Photo by Matthew Shelter

Bruce Springsteen and the E Street Band, Consol Energy Center, Pittsburgh, PA- 9/11

Playing on the 15th anniversary of the terrorist attacks on 9/11 Bruce Springsteen and the E Street Band honored the victims and survivors of that day’s tragic events by referencing them in song while reminding everyone of the need to carry on and move forward.

At the same time the packed crowd at Pittsburgh’s Consol Energy Center was treated to his reflections on adulthood, the work that still needs done to make the idealized American Dream a reality in the future and a celebration of life in the present moment.

During a career-spanning three-hour-forty five-minute performance, Springsteen didn’t proselytize but allowed the connection between setlist, lyrics and arrangements fill in the story of where we’ve been, who we are and where we ought to be. The closest he came was when fulfilling a song request that was accompanied with a copy of the U.S. Constitution, he gleefully said it was inscribed, “Fuck Trump!” That was followed by a solo acoustic “Long Walk Home,” which chronicles the extended work needed to make our world a better place for everyone. Earlier, “American Skin (41 Shots)” found saxophonist Jake Clemons and pockets of the audience in the “Hands Up, Don’t Shoot” pose.

With his crack eight-piece E Street Band he touched upon five decades of music – folk, rock, soul, jazz, ballads and garage rock party anthems.

Referencing last January’s concert here, Springsteen immediately addressed the crowd. “Pittsburgh! We’re back where we started!”

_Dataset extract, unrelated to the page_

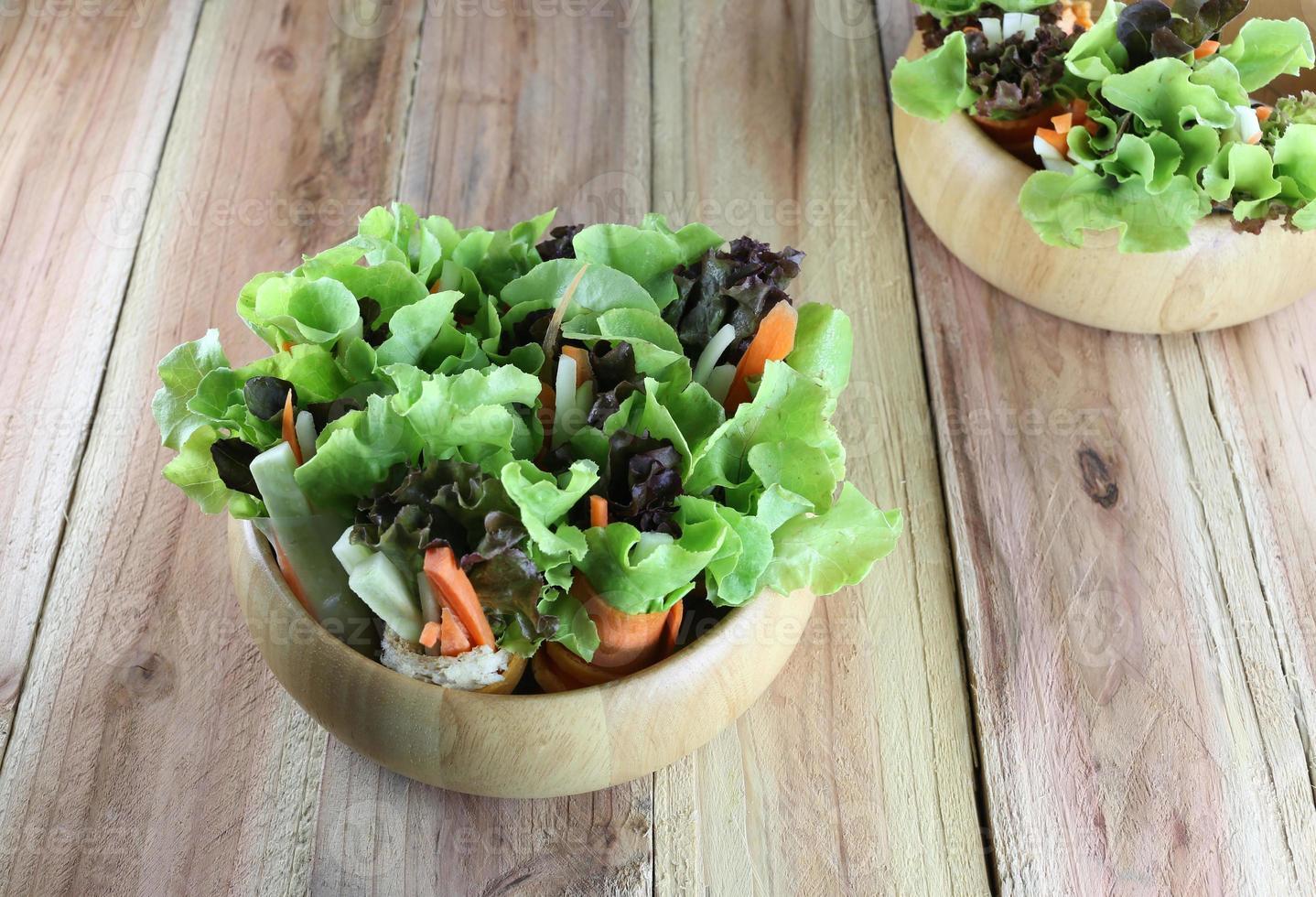 insalata di verdure in ciotola di legno. foto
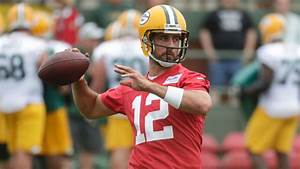 Aaron Rodgers, Green Bay Packers quarterback, not focused ...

Although, the t-shirts proclaimed this to be part of The River tour, unlike the first American leg, tonight’s setlist didn’t cover the entirety of that 1980 double album. Like all the other recent dates, the night opened with “New York City Serenade,” augmented by a string section of local musicians.

Without mentioning the date, the band played four songs from 2002’s The Rising, which dealt with 9/11 from multiple perspectives – the brotherhood and duty of first responders (“Into the Fire”) to their lives lost (“Lonesome Day” and “You’re Missing”) and the thoughts of happier times in the past and future (“Mary’s Place”).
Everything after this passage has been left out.